◆ Compito 1
Nel brano sul coaching e il work life balance, qual è l'obiettivo primario che molteplici autori attribuiscono alla generazione Z?

◆ Brano selezionato
# # #
Gestire le emozioni lo stress, la flessibilità nell’approcciare gli ostacoli e nel superare le ambiguità sono tutti elementi ricorrenti che si inseriscono a pieno titolo nel concetto di work life balance.

Il Coaching in questo contesto assume un ruolo fondamentale e può essere la costante che può aiutare qualsiasi dipendente a raggiungere e sviluppare una maggiore resilienza, indipendentemente dalla situazione della generazione di appartenenza. Proviamo ad ipotizzare uno scenario di riferimento e come il coaching potrebbe essere di supporto:

Generazione Z: molteplici autori ritengono che questa generazione abbia come obiettivo primario, raggiungere una dimensione nella sfera professionale che possa essere significativa ed allo stesso tempo di supporto economico.
Nella direzione di questo obiettivo la generazione Z è disposta a cercare opportunità in altri ambiti, all’interno della stessa azienda ma anche a considerare altre opportunità nel mercato del lavoro esterno.
# # #
◆ Dati disponibili
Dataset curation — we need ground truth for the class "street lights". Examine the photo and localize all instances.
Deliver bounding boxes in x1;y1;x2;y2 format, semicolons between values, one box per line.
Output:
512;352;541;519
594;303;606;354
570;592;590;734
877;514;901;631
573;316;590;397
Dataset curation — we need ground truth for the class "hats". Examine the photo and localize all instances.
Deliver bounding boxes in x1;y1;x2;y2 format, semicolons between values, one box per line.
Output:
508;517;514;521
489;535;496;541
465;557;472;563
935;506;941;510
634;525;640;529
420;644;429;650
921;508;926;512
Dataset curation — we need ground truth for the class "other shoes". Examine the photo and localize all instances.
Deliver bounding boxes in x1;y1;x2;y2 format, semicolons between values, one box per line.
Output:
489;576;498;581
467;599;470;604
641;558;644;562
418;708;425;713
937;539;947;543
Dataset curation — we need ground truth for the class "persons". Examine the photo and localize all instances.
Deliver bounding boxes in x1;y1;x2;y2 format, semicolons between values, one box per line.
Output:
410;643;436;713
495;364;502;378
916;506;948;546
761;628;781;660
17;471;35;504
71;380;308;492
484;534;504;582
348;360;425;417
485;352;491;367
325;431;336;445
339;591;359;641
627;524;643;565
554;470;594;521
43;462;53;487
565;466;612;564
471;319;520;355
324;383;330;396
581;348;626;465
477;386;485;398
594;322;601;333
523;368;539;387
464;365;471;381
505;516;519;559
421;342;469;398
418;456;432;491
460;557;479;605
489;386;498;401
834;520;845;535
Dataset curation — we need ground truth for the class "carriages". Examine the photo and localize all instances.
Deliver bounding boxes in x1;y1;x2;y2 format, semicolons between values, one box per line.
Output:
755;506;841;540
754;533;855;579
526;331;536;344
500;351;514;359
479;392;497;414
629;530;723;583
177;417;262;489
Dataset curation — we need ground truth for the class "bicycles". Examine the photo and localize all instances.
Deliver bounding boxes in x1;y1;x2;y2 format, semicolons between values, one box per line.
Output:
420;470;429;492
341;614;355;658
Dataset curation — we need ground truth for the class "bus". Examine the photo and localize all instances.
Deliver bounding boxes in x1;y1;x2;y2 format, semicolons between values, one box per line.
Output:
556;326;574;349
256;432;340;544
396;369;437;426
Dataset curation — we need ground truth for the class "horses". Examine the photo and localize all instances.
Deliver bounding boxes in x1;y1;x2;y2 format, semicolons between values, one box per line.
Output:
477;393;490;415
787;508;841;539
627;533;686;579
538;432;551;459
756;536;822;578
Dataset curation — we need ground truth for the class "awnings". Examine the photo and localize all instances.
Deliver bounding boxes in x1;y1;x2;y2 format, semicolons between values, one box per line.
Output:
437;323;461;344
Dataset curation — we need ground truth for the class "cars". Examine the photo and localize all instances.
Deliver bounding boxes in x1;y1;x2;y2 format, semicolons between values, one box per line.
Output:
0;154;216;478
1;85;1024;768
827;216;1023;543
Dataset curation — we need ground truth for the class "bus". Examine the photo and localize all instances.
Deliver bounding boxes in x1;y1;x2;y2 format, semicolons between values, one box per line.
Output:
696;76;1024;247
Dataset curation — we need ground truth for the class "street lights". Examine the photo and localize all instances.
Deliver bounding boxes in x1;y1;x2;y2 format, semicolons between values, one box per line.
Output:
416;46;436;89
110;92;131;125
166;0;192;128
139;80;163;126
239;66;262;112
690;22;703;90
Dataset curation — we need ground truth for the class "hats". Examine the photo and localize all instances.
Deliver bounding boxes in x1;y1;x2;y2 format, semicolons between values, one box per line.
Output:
# # #
◆ Compito 2
Converti in CSV a due colonne, "richiesta" e "risposta", le righe dei dati disponibili, dalla prima fino alla riga che contiene "570;592;590;734" inclusa. Metti una riga CSV per ogni richiesta, con testo e risposta ciascuno in un solo campo tra virgolette e gli a capo sostituiti da spazi.

◆ Risposta corretta 1
Raggiungere nella sfera professionale una dimensione che sia significativa e allo stesso tempo di supporto economico.

◆ Risposta corretta 2
richiesta,risposta
"Dataset curation — we need ground truth for the class ""street lights"". Examine the photo and localize all instances. Deliver bounding boxes in x1;y1;x2;y2 format, semicolons between values, one box per line. Output:","512;352;541;519 594;303;606;354 570;592;590;734"